[SELECTED PASSAGE Boundary: Start]

The Disciple Newsletter

A Newsletter for the Serious Religious Christian
By H. Bruce Stokes, Ph.D.

Torah and Gospel – What is the Relationship?

The Torah and the Gospel, or more commonly in Christian terminology, the Old Covenant and the New Covenant, have to be placed into proper relationship before several other issues can be resolved. For example, the relationships of Israel and the Church, of Jews and Gentiles in the Kingdom of God, and of Judaism and Christianity, cannot be determined without first addressing the relationship of the covenants.

Theologians who have struggled with these issues have tended to fall into two major theological systems. In one camp are those who see the relationship of the covenants as sequential. The Old Covenant is replaced with the New Covenant. These include Orthodox, Catholic, and Reformed theologians who posit a complete replacement theology where the church replaces Israel, Christianity replaces Judaism and the New Covenant or Gospel replaces the Old Covenant or Law. Among dispensational theologians, the replacement includes a setting aside of Israel, the Law, and certain prophecies until after a church age when they will return for a brief period. Then the final replacement of the Old Covenant will take place after the millennial Kingdom (1,000-year reign of Christ on the present earth) is completed.

The second approach separates the covenants with respect to whom they are directed, and for what distinct purpose they are to accomplish. This approach views the covenant with Israel to be distinct from the Covenant made with the nations. This is found in Jewish thinking related to the Laws of Noah which Judaism believes are God's requirements for non-Jews. Some evangelicals and liberal Christians are also advocating a type of dual covenant approach to assist in Jewish-Christian relations. In the midst of these two basic approaches are a number of emphases which add to the confusion. Often in discussion, terms such as Law and flesh, Gospel and grace, or Church, Israel, or Kingdom are used interchangeably or as synonyms, without clear theological agreement of definitions, by those in the conversation. The result is that too often we talk passed each other.

There are scriptural passages that seem to indicate an eternal covenant with Israel, or a least one that continues through this present age and ends with the creation. There are passages that appear to indicate a replacement of the old or former covenant by the new one. How do we put these into appropriate relationship? It is too easy to play proof text with such doctrine, but it is difficult to bring all of the related passages to the discussion without writing more pages than anyone will read. My attempt here is to suggest an answer, not exhaustively state and defend it. Because my audience includes Christians and Messianic Jews, terminology will sometimes be mixed. Old or former Testament may be exchanged for Hebrew Bible, and Mosaic Law with Torah.

We must consider the relationship of the Law, or Torah to the New Covenant. The term New Covenant is first found in the Prophets of the Hebrew Bible writings. In Jeremiah 31:31f we are told:

"Behold, days are coming", declares the Lord" when I will make a new covenant with the house of Israel and the House of Judah, not like the covenant which I made with their fathers in the day that I took them out of the land of Egypt, My covenant which they broke, although I was a husband to them", declares the Lord.

[SELECTED PASSAGE Boundary: End]
[EXCERPTED RECORDS Boundary: Start]

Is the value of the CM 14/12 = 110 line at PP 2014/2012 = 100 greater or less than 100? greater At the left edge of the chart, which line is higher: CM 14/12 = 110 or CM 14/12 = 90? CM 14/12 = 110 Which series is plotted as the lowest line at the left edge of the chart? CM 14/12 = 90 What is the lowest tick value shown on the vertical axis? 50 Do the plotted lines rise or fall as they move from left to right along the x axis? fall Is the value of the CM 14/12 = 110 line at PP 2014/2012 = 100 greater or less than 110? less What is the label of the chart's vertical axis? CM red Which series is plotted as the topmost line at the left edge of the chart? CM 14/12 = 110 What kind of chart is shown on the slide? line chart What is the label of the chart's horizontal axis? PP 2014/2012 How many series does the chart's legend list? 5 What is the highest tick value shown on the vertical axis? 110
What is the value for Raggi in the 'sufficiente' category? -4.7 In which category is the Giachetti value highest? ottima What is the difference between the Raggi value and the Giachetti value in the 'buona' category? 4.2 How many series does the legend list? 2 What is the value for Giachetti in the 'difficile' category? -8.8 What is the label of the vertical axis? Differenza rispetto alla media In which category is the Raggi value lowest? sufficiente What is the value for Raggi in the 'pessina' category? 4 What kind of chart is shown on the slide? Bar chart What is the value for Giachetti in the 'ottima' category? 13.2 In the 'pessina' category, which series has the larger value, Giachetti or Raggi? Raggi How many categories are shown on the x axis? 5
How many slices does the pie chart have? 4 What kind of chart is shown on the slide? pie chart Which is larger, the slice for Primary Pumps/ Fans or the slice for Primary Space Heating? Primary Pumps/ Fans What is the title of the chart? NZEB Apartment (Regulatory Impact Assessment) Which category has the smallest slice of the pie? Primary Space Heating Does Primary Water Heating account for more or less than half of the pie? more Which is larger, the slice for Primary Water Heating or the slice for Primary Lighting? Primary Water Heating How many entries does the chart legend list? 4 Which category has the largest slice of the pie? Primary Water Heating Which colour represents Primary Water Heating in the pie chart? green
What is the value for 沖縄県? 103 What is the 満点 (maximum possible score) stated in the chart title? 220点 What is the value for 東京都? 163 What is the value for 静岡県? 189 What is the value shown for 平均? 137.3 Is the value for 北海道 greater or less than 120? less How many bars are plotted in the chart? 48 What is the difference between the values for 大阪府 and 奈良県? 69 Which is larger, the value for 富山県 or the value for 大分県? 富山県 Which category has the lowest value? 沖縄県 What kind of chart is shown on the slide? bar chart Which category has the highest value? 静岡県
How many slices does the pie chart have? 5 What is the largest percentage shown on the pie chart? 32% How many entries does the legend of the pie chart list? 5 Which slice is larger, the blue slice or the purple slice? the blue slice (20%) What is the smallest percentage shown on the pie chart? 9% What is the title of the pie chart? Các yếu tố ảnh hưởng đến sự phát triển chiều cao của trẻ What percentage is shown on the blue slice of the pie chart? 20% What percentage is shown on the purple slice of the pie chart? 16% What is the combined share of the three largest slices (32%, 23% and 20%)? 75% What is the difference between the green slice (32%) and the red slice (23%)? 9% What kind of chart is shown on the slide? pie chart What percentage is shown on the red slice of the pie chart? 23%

[EXCERPTED RECORDS Boundary: End]

• _TASKS TO COMPLETE_:
1/ From the article on Torah and Gospel, extract the passage from "A Newsletter for" to "of the covenants.".
2/ Summarize the article on Torah and Gospel in two sentences.
3/ Give what follows the last sentence of the article on Torah and Gospel.

• _ANSWER SET_:
1/
A Newsletter for the Serious Religious Christian
By H. Bruce Stokes, Ph.D.

Torah and Gospel – What is the Relationship?

The Torah and the Gospel, or more commonly in Christian terminology, the Old Covenant and the New Covenant, have to be placed into proper relationship before several other issues can be resolved. For example, the relationships of Israel and the Church, of Jews and Gentiles in the Kingdom of God, and of Judaism and Christianity, cannot be determined without first addressing the relationship of the covenants.

2/ The article holds that the relationship between the Torah and the Gospel, or the Old and New Covenants, must be settled before questions such as the relationship of Israel and the Church can be resolved. It describes two main approaches: one sees the New Covenant replacing the Old, and the other treats the covenant with Israel as distinct from the covenant made with the nations.

3/
"But this is the Covenant which I shall make with the house of Israel after those days", declares the Lord, "I will put My law within them and on their heart I will write it: and I will be their God, and they shall be my people. And they will not teach again each man his brother saying "Know the Lord", for they will all know me, from the least of them to the greatest of them" declares the Lord, "for I will remember their sin no more."
Thus says the Lord, Who gives the sun for light by day, and the fixed order of the moon and the stars for light by night, who stirs up the sea so that the waves roar The Lord of Hosts is His Name. If this fixed order departs from before me," declares the Lord, "Then the offspring of Israel also will cease from being a nation before Me forever."

In this passage we are given both a comparison of the former and new covenant, and also an explanation of what that covenant is. It is not like the one before, which was broken. And it involves God placing His laws in them (Israel and Jacob) so that they all know Him and are His people. These two points are critical. First, He does not say he will change His laws or commandments, or that He will replace it. He says he will place it in them. So the new covenant is different in content as much as in application. How then, is this new covenant unlike the former covenant? For that we must turn to Exodus chapters 19 through 24. This receiving of the covenant described in Exodus involves the tribes of Israel arriving at Mt. Sinai and being told to prepare to hear from God. When He spoke, they were afraid and asked Moses to hear from God on their behalf. Eventually some of the elders came before God but only Moses interacted directly with Him. Moses saw God as a consuming fire on the mountain. The difference between the covenants is not the Laws of God but the process of giving them. The Book of Hebrews contrasts this very point in addressing the two covenants.

For you have not come to a mountain that cannot be touched and to a blazing fire, and to darkness and gloom and whirlwind, and to a blast of a trumpet and the sound of words which those who heard begged that no further word be spoken to them…. But you have come to Mount Zion and to the City of the living God, the heavenly Jerusalem, and to myriads of angels, to the general assembly and church of the firstborn who are enrolled in heaven, and to God, the Judge of all, and to the spirits of the righteous made perfect, and to Jesus, the mediator of a new covenant, and to the sprinkled blood, which speaks better than the blood of Abel.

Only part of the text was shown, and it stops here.